CGA Strategy’s Tenanted Pub Licensees survey, conducted exclusively for this week’s PMA Tenanted Pub Company Summit, threw up some very interesting findings.

The overwhelming majority of those surveyed (500 licensees representative of an even split between national and regional pubcos, in case you were wondering) believe there should be a statutory code to regulate the relationship between pub companies and their tenants.

This sentiment is expressed despite three-quarters voicing satisfaction with their relationship with their pubco (almost one in five is ‘very satisfied’), and an improvement  in the percentage of tenants that say they would sign up with their pubco again (a rise of 11 percentage points from 2010).

But what to make of the apparent paradox between three-quarters of tenants saying they’d take another lease with their pubco, and 94% saying the industry requires some form of Government intervention? I suppose you could say those results aren’t incompatible.
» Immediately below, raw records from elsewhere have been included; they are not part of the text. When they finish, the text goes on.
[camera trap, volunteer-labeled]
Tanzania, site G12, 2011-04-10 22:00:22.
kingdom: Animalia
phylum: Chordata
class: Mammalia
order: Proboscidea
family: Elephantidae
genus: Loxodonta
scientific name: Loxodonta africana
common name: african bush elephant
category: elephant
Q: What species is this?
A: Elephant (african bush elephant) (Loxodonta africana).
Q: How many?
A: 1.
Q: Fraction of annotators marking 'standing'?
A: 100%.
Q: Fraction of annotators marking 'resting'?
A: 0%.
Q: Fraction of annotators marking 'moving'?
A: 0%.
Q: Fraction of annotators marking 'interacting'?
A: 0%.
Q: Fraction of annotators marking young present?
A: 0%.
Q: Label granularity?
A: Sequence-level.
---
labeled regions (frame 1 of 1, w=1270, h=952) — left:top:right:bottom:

After all, who wouldn’t want their business relationships solidified in their favour, with the cushion of a legally-enforceable code of practice if things turned sour?

The reasoning of survey respondents is perhaps more cut and dried than that; two-thirds of licensees believe that Government regulation will directly contribute to an increase in profitability; the consultation proposes a value transfer of £100m of earnings from pub companies to tenants alongside a mandatory free-of-tie option.

‘The Government has promised we’re going to make more money, so why not have regulation?’ seems to be the logic.

Licensees were split over whether Government regulation would directly contribute to a reduction in the net closure rate of pubs, a recognition of the fact that there are wider factors at play here than just pubcos’ ‘bad behaviour’ towards their tenants that have led to pubs shutting their doors.

It’s fair to say that statistics can be artfully used to present a convincing argument for any side of any issue. Equally, we’ve learned as part of the statutory code consultation process that anecdotal evidence from a range of interested parties is not a reliable form of proof when trying to form reasonable conclusions.

With the consultation now closed and some 8,000+ responses received — a “remarkable” number, according to business secretary Vince Cable — it’s now a waiting game while the Government considers its next steps.

Speculation has already begun that it will take Cable and his officials at the business department more than the standard three months to respond because of the volume of documents to examine, meaning that campaigners — along with the rest of us — will have to wait that bit longer for this particular saga to reach its finale.